Meski begitu, Rachmat menilai kebijakan pemerintah belum sepenuhnya menyokong
kajian pemurnian air bersih. Menurutnya, pemerintah menginginkan teknologi yang siap
pakai, tanpa mempertimbangkan waktu dan modal riset."Kalau kita punya teknologi murah
untuk mengolah air laut, tidak usah khawatir krisis. Kita kan negara bahari, tanpa hujan pun
Jawa akan bisa bertahan," ujarnya.
Bagaimanapun, kata Heru Santoso, pakar LIPI lainnya, penyadaran bersama tentang
ancaman krisis air perlu segera digaungkan pemerintah kepada masyarakat.

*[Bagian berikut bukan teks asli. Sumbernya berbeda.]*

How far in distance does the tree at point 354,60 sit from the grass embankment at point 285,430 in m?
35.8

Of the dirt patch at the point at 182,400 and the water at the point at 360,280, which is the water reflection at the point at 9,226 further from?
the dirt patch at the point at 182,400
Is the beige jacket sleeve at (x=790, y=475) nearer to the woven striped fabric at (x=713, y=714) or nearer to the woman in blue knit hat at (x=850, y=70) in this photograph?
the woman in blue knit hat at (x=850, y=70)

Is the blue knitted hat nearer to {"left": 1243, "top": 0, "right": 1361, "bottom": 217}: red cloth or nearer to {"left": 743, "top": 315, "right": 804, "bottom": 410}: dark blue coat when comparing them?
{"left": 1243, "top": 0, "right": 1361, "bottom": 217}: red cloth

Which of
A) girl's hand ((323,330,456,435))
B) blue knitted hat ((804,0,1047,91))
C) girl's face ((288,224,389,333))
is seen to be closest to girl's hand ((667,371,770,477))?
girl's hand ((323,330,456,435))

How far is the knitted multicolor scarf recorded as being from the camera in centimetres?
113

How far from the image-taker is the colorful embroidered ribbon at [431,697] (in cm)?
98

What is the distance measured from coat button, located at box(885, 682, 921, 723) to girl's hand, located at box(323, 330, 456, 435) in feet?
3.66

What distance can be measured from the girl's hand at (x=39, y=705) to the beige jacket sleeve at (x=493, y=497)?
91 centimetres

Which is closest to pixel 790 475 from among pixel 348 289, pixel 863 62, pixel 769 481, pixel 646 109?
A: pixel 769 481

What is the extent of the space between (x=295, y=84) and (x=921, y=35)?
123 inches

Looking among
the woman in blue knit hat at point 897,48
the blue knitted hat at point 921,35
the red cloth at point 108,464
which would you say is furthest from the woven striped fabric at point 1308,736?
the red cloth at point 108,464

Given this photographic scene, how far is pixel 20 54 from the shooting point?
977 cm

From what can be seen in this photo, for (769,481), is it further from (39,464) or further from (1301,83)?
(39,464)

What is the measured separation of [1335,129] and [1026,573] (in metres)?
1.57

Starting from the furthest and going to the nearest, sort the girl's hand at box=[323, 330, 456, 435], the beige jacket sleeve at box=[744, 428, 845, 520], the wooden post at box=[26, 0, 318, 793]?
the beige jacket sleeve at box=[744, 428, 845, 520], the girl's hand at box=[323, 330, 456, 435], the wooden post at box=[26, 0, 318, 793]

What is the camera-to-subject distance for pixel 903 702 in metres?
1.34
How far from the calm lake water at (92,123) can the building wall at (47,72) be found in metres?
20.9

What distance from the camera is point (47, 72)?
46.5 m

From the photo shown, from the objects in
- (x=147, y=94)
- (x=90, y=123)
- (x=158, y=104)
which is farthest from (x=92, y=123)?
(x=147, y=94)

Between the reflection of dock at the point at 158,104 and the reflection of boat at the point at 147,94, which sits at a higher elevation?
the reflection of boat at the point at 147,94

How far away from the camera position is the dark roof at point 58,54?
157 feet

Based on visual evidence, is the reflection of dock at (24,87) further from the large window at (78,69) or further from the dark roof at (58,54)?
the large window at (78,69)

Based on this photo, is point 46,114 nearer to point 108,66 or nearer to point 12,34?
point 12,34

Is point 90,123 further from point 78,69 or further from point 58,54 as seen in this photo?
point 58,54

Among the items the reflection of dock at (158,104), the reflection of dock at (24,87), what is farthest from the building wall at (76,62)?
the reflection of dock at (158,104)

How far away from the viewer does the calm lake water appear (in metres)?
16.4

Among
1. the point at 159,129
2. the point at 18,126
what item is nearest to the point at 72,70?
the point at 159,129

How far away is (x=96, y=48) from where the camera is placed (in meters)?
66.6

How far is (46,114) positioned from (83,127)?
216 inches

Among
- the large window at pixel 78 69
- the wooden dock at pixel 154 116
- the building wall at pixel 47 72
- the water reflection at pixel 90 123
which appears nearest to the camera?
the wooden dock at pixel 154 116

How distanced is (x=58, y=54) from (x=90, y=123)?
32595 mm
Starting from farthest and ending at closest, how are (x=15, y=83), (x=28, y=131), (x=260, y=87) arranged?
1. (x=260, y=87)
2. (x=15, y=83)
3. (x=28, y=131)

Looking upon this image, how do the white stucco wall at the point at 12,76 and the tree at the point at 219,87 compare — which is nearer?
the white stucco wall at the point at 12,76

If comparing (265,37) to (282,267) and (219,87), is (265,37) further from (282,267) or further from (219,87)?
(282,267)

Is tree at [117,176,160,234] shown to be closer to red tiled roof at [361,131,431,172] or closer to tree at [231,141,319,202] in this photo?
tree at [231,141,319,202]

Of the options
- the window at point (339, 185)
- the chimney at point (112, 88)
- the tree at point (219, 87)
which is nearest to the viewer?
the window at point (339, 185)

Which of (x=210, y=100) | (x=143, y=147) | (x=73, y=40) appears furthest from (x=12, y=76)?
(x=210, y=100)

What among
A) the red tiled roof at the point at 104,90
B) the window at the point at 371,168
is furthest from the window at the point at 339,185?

Edukasi itu
disebutnya dapat mendorong perubahan kultur, terutama soal mengapa kita perlu menghemat
air.Heru berkata, krisis air bukan cuma tentang ketersediaan pangan dan air minum, tapi juga
listrik. Ia berkata, suplai energi untuk 150 juta penduduk Jawa terancam terganggu karena 31
pembangkit listrik di pulau itu digerakkan air.
"Saat ini kalau kita bicara bencana, lebih ke tektonik atau vulkanik. Kekeringan
tercatat, tapi belum mendapat perhatian besar karena dianggap masih bisa tertangani."
"Beberapa pemda sekarang menyalurkan bantuan air bersih. Tapi ke depan, dengan ancaman
defisit air yang jauh lebih besar, saya ragu cara ini bisa dilakukan lagi," tuturnya.